======== Trecho fornecido
A doença da qual Dee Dee sofria é uma variação da Síndrome de Münchausen. A manifestação dela pode ocorrer de duas formas: uma acontece quando o indivíduo inventa que ele mesmo está doente e a outra – por procuração – faz com que a pessoa minta sobre a condição de saúde de uma criança pela qual ela é responsável. Casos como o de Gypsy podem deixar sequelas emocionais e, em casos extremos, levar a criança à morte.

Apesar de ser pouco debatido, esse transtorno mental é conhecido desde 1977, quando o pediatra britânico Roy Meadow constatou a doença pela primeira vez.

Um artigo escrito pelas pesquisadoras Ana Carolina Fernandes Ferrão e Maria da Graça Camargo Nevesdisponível para acesso na Biblioteca Virtual em Saúde do Ministério da Saúde (BVSMS) – diz que a Síndrome de Münchausen por Procuração é um tipo de abuso infantil e destaca os perigos aos quais as crianças estão expostas. “Esta é uma forma extrema de abuso infantil associada à alta morbidade e mortalidade, que levam a sequelas psicológicas irreparáveis”, diz o texto.

Em maio de 2018 um outro caso de Síndrome de Münchausen por Procuração ganhou as manchetes, dessa vez no Chile. Segundo informações da BBC, a vítima era um menino de três anos. A mãe do garoto sempre o levava ao hospital dizendo aos médicos que ele tinha uma infecção incomum no ouvido. O menino chegou a ficar mais de 80 noites internado sem necessidade alguma.

Nesse caso, um juiz da vara de família determinou que a guarda do menino fosse dada à avó e a mãe dele foi encaminhada a tratamento psiquiátrico. Ficou decidido que ela teria direito a visitas supervisionadas e há chances de que recupere a guarda do filho no futuro, caso seja considerada apta para isso.
================
Tarefas obrigatórias
- 1) Reproduza a parte do trecho entre "Apesar de ser" e "diz o texto.", inclusive.
- 2) No caso ocorrido no Chile, segundo o trecho, quem ficou com a guarda do menino?
- 3) Diga se cada afirmação abaixo está de acordo com o trecho, respondendo sim ou não e citando as palavras dele que decidem a questão: (a) o menino do caso chileno ficou internado mais de 80 noites; (b) Roy Meadow era um pediatra chileno; (c) a mãe do menino perdeu de forma definitiva a chance de recuperar a guarda.
======== Dados de origem
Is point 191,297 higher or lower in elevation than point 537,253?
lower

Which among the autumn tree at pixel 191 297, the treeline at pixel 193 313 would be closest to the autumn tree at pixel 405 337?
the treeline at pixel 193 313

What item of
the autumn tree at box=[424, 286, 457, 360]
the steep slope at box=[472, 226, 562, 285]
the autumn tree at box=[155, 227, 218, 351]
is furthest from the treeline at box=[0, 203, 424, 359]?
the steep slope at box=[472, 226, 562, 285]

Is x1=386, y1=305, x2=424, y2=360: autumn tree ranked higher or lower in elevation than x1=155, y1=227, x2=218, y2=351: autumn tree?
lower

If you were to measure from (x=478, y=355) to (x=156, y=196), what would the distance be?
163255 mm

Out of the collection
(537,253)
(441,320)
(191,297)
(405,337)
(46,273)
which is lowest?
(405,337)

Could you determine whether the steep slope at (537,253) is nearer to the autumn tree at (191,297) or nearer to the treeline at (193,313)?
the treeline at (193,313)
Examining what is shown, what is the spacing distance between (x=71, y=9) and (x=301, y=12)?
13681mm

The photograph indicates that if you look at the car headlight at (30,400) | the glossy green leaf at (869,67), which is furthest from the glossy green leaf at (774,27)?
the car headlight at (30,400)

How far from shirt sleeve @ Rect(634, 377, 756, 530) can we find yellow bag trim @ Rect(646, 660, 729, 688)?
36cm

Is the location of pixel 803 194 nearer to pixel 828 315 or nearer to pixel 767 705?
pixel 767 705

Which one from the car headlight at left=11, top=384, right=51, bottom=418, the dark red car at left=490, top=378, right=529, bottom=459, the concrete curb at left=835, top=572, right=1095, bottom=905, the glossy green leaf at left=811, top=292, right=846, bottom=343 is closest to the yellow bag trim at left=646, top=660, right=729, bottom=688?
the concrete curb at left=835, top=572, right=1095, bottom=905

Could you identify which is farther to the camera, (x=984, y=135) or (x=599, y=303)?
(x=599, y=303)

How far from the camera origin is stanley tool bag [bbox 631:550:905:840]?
================
Lista de respostas
- 1)
Apesar de ser pouco debatido, esse transtorno mental é conhecido desde 1977, quando o pediatra britânico Roy Meadow constatou a doença pela primeira vez.

Um artigo escrito pelas pesquisadoras Ana Carolina Fernandes Ferrão e Maria da Graça Camargo Nevesdisponível para acesso na Biblioteca Virtual em Saúde do Ministério da Saúde (BVSMS) – diz que a Síndrome de Münchausen por Procuração é um tipo de abuso infantil e destaca os perigos aos quais as crianças estão expostas. “Esta é uma forma extrema de abuso infantil associada à alta morbidade e mortalidade, que levam a sequelas psicológicas irreparáveis”, diz o texto.

- 2) A avó do menino.

- 3)
(a) Sim: "O menino chegou a ficar mais de 80 noites internado sem necessidade alguma."
(b) Não: "o pediatra britânico Roy Meadow"
(c) Não: "há chances de que recupere a guarda do filho no futuro, caso seja considerada apta para isso"